# Q6600 im Idle auf 50°C mit Scythe Mugen 2 Rev. B



## Garm (1. September 2011)

*Q6600 im Idle auf 50°C mit Scythe Mugen 2 Rev. B*

Hi hab folgendes problem und zwar zeigt mir coretemp wenn ich nur n video ansehe und sonst nichts großartiges geöffnet ist eine kerntemp von 50°C am heißesten kern an. hab den scythe mugen 2 drin und der lüfter läuft auf max. kann es vlt an coretemp liegen das, das falsch ausliest? den hab gelesen das der Tj. max bei einem G0 Q6600 auf 90°C sein soll bei mir wird 100 angezeigt, hab dann mal den wert bei adjust offsets bei optionen auf -10 gestellt was dann 90°C sein soll und dann liegt die temp bei 37-41°C was auch plausibel aussieht. was ist nur richtig?


----------



## Robonator (1. September 2011)

*AW: Q6600 im Idle auf 50°C mit Scythe Mugen 2 Rev. B*

Ist der Lüfter richtig eingebaut?  Vieleicht keine Airflow im Gehäuse?   Es bringt dem Lüfter ja nichts wenn er mit warmer Luft kühlen muss. 

Und schau mal mit anderen Tools nach z.B.  HWMonitor, Realtemp, Aida64 etc


----------



## Garm (1. September 2011)

*AW: Q6600 im Idle auf 50°C mit Scythe Mugen 2 Rev. B*

ja des sind 2 lüfter angebracht die durch den lüfter hinten hinaus blasen also einer saugt von hinten einer bläst von vorne (bitte keine unflätigen bemerkungen). habs jz auch noch mit realtemp gemessen da ist es auch auf 100 eingestellt gewesen und es zeigt bei 100 und bei 90° tj max gleiche temps wie coretemp


----------



## Chicago (1. September 2011)

*AW: Q6600 im Idle auf 50°C mit Scythe Mugen 2 Rev. B*

Mein Q6600 G0 hat auch so 48°C beim Video gucken. Allerdings gurkt der Lüfter da so bei 400U/min rum! Wenn du das Adjust offset änderst, werden nur die Angzeigten Temp. in die entsprechende Richtung korrigiert. Hier mal nen Link zum Q6600, wo auch die max Tcase angegeben ist: Intel® Core !

gruß Chicago


----------



## Garm (1. September 2011)

*AW: Q6600 im Idle auf 50°C mit Scythe Mugen 2 Rev. B*

heißt das dann kann ich die einstellugn 90° tj max mal lassen?

···

* Aufgaben und Übungen:
• A. Beantworte drei Fragen zum Forumsthread über die Q6600-Temperatur:
(i) Welche Temperatur zeigt Coretemp laut dem ersten Beitrag am heißesten Kern an, wenn nur ein Video läuft?
(ii) Welche Tools nennt Robonator als Beispiele zum Nachprüfen?
(iii) Mit welcher ungefähren Drehzahl läuft laut Chicago der Lüfter seines Q6600 G0 beim Videoschauen?
• B. Entnimm dem Forumsthread über die Q6600-Temperatur bitte wortgetreu die Stelle, die bei den Worten „Mein Q6600 G0“ beginnt und nach „max mal lassen?“ endet.

* Gegebene Informationen:

···

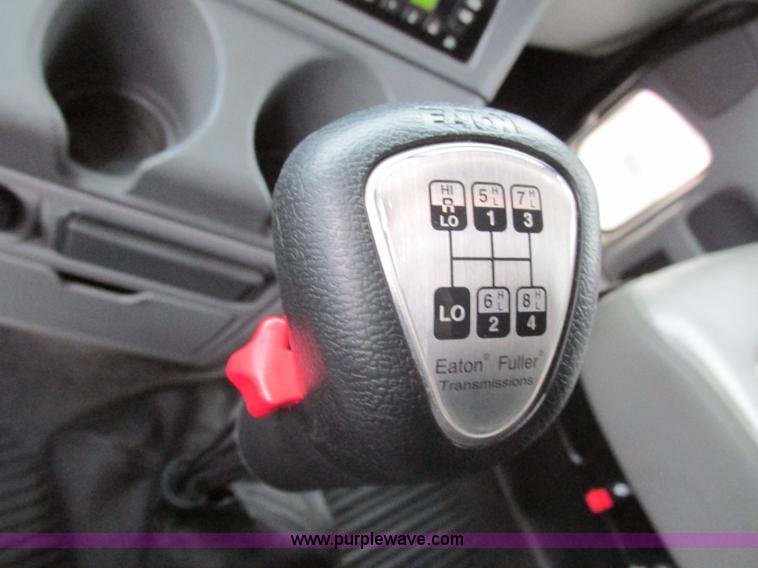 image for item F5358 2006 Freightliner Columbia CL120 semi truck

···

* Lösungen der Aufgaben:
• A.
(i) 50°C
(ii) HWMonitor, Realtemp und Aida64
(iii) Mit etwa 400 U/min

• B.
Mein Q6600 G0 hat auch so 48°C beim Video gucken. Allerdings gurkt der Lüfter da so bei 400U/min rum! Wenn du das Adjust offset änderst, werden nur die Angzeigten Temp. in die entsprechende Richtung korrigiert. Hier mal nen Link zum Q6600, wo auch die max Tcase angegeben ist: Intel® Core !

gruß Chicago


----------



## Garm (1. September 2011)

*AW: Q6600 im Idle auf 50°C mit Scythe Mugen 2 Rev. B*

heißt das dann kann ich die einstellugn 90° tj max mal lassen?